## Records supplied
▽
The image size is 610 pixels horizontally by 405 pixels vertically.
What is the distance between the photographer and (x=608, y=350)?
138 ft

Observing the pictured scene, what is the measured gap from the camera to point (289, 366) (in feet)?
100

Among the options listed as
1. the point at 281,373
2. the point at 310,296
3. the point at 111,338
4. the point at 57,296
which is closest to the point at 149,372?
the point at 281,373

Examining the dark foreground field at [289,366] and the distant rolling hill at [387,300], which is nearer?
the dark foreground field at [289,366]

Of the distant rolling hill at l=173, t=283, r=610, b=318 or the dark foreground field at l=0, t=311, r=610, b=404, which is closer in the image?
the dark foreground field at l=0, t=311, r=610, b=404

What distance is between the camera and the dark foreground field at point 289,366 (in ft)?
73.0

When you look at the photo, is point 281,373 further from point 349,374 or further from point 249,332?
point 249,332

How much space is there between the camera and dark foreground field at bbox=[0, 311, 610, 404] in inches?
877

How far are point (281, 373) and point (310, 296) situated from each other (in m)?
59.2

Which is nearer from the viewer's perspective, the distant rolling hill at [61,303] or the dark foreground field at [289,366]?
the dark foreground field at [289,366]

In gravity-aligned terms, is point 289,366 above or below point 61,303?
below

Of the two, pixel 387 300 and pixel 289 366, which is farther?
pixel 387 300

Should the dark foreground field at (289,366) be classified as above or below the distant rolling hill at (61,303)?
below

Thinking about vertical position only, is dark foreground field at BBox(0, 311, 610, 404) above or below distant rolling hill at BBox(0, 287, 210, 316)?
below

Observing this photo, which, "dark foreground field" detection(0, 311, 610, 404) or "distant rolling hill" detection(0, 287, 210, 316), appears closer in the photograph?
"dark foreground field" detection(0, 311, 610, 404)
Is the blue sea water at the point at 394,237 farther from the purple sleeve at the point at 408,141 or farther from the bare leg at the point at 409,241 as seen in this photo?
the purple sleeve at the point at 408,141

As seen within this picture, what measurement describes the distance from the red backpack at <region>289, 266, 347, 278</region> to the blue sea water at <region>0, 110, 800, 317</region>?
△
## Task requirements
Reproduce all of the data above word for word, keeping every line in its original order.

## Expected answer
The image size is 610 pixels horizontally by 405 pixels vertically.
What is the distance between the photographer and (x=608, y=350)?
138 ft

Observing the pictured scene, what is the measured gap from the camera to point (289, 366) (in feet)?
100

Among the options listed as
1. the point at 281,373
2. the point at 310,296
3. the point at 111,338
4. the point at 57,296
which is closest to the point at 149,372?
the point at 281,373

Examining the dark foreground field at [289,366] and the distant rolling hill at [387,300], which is nearer?
the dark foreground field at [289,366]

Of the distant rolling hill at l=173, t=283, r=610, b=318 or the dark foreground field at l=0, t=311, r=610, b=404, which is closer in the image?
the dark foreground field at l=0, t=311, r=610, b=404

What distance is between the camera and the dark foreground field at point 289,366 (in ft)?
73.0

When you look at the photo, is point 281,373 further from point 349,374 or further from point 249,332?
point 249,332

How much space is there between the camera and dark foreground field at bbox=[0, 311, 610, 404] in inches?
877

How far are point (281, 373) and point (310, 296) situated from each other (in m)?
59.2

Which is nearer from the viewer's perspective, the distant rolling hill at [61,303] or the dark foreground field at [289,366]?
the dark foreground field at [289,366]

In gravity-aligned terms, is point 289,366 above or below point 61,303?
below

Of the two, pixel 387 300 and pixel 289 366, which is farther?
pixel 387 300

Should the dark foreground field at (289,366) be classified as above or below the distant rolling hill at (61,303)?
below

Thinking about vertical position only, is dark foreground field at BBox(0, 311, 610, 404) above or below distant rolling hill at BBox(0, 287, 210, 316)?
below

Observing this photo, which, "dark foreground field" detection(0, 311, 610, 404) or "distant rolling hill" detection(0, 287, 210, 316), appears closer in the photograph?
"dark foreground field" detection(0, 311, 610, 404)
Is the blue sea water at the point at 394,237 farther from the purple sleeve at the point at 408,141 or farther from the bare leg at the point at 409,241 as seen in this photo?
the purple sleeve at the point at 408,141

As seen within this picture, what measurement describes the distance from the red backpack at <region>289, 266, 347, 278</region> to the blue sea water at <region>0, 110, 800, 317</region>?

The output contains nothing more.